The mt1 cluster has many Redis clusters. Our engineers deployed all clusters at once and then started migrating Redis clusters one by one. That’s why there was a 2-hour gap between the time the new Redis cluster was deployed and the time that engineers attempted to shift traffic of the pub/sub cluster. Since the messaging cluster is also sharded (we have multiple pub/sub clusters on mt1) they decided to migrate them at the end. This was proven to be the wrong decision because at around 15:00 UTC is where we normally expect to have a large traffic increase on the mt1 cluster. 

While the two engineers responsible for the migration were busy migrating other clusters, they didn’t realize that we had some early signs of replication issues on our metrics. One of the metrics that could help was the memory difference between shards and replicas which show the master node is struggling to keep replicas in sync.

When everything is going well, engineers issue a failover that asks Redis Sentinel to elect one of the new nodes as the master. Our engineers did that without checking the replication health on the old master, because exactly 10-minutes before they issued the failover, the old master was experiencing replication failure. Only after that did engineers watch metrics on new nodes and notice that the number of replicas was not right. The connection between master and one of the replicas was dropping and they were in the replication loop. It was only at that point that they invited other engineers and looked closely at the metrics of the old and new replicas.
What engineers first saw was that on the new master node, the `redis_connected_slaves` metric which shows the number of connected replicas was fluctuating. When the team looked into it further, they also saw that the `redis_commands_processed_total` doesn’t match between the replicas, and `redis_slowlog_length` on the master node was rising while the Redis used memory was capped at its max. This meant that the master was not able to keep replicas in sync, and was also struggling to transfer its output buffer.

The team used the `replica-priority` Redis config to make sure that the Sentinel elects the old master as the cluster lead. Then they connected the old replicas and disconnected all the new replicas and that resolved the issue immediately.

How will we ensure this doesn’t happen again?

There are a number of measures that we’ve decided to take.

The easiest and the most obvious action is to time Redis migration based on live traffic, and consider how long it will take to finish the migration. The second action is to use fewer replicas during the migration because the old nodes may not be able to cope with more replicas. The third action is to use oversized instances on larger clusters during the migration which will increase the cost on our side, but will result in a reduced chance of disruption for our users.
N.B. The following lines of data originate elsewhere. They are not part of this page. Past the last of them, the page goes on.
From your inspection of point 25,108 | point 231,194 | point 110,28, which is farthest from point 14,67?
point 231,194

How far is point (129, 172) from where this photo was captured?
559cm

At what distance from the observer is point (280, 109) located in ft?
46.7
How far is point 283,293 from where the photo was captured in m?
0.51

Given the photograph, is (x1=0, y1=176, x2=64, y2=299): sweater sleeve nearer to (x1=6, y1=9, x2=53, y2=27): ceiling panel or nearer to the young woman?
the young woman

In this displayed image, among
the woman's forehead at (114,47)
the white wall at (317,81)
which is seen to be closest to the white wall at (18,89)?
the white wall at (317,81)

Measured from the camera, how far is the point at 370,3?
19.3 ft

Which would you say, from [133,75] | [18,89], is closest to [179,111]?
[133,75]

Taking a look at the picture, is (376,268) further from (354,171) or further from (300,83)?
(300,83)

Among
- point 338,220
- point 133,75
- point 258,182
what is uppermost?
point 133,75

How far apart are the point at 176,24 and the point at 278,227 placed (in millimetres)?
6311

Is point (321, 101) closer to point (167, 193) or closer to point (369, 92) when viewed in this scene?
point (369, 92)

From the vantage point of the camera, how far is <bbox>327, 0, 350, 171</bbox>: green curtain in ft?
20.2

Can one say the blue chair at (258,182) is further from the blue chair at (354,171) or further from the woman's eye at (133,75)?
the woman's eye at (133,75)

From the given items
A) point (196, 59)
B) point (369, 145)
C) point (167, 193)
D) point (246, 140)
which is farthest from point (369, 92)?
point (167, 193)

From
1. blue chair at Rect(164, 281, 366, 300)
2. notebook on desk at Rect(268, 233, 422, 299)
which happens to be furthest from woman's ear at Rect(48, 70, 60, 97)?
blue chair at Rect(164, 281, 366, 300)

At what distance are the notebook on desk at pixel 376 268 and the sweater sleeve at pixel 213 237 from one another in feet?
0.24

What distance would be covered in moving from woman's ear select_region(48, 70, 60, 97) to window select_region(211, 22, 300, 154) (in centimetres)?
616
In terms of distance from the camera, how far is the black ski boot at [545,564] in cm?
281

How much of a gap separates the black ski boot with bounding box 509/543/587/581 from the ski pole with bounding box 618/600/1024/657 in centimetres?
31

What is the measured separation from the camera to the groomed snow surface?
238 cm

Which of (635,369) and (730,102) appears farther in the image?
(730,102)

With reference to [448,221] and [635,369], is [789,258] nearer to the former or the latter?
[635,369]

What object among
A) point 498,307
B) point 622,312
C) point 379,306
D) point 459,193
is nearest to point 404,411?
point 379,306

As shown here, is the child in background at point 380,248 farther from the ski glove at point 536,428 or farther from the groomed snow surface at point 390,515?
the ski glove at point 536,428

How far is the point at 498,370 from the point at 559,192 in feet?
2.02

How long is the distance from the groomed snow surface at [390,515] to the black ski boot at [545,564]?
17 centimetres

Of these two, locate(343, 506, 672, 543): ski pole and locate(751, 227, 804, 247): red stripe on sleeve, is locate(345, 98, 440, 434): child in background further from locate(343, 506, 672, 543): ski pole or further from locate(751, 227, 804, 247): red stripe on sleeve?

Another lesson that we have learned is to keep an eye on old nodes for early signs of trouble while we are migrating; an improvement that we want to make on the new version of our Redis cluster is to have better monitoring and alerting on replication health. We currently have all the metrics available on our dashboards and we will be defining better alerts to detect replication issues.

Posted Nov 23, 2021 - 14:31 UTC

Resolved
This incident has been resolved.
Posted Nov 11, 2021 - 16:21 UTC
Investigating
We are currently investigating this issue.
Posted Nov 11, 2021 - 16:16 UTC
This incident affected: Channels WebSocket client API and Channels presence channels.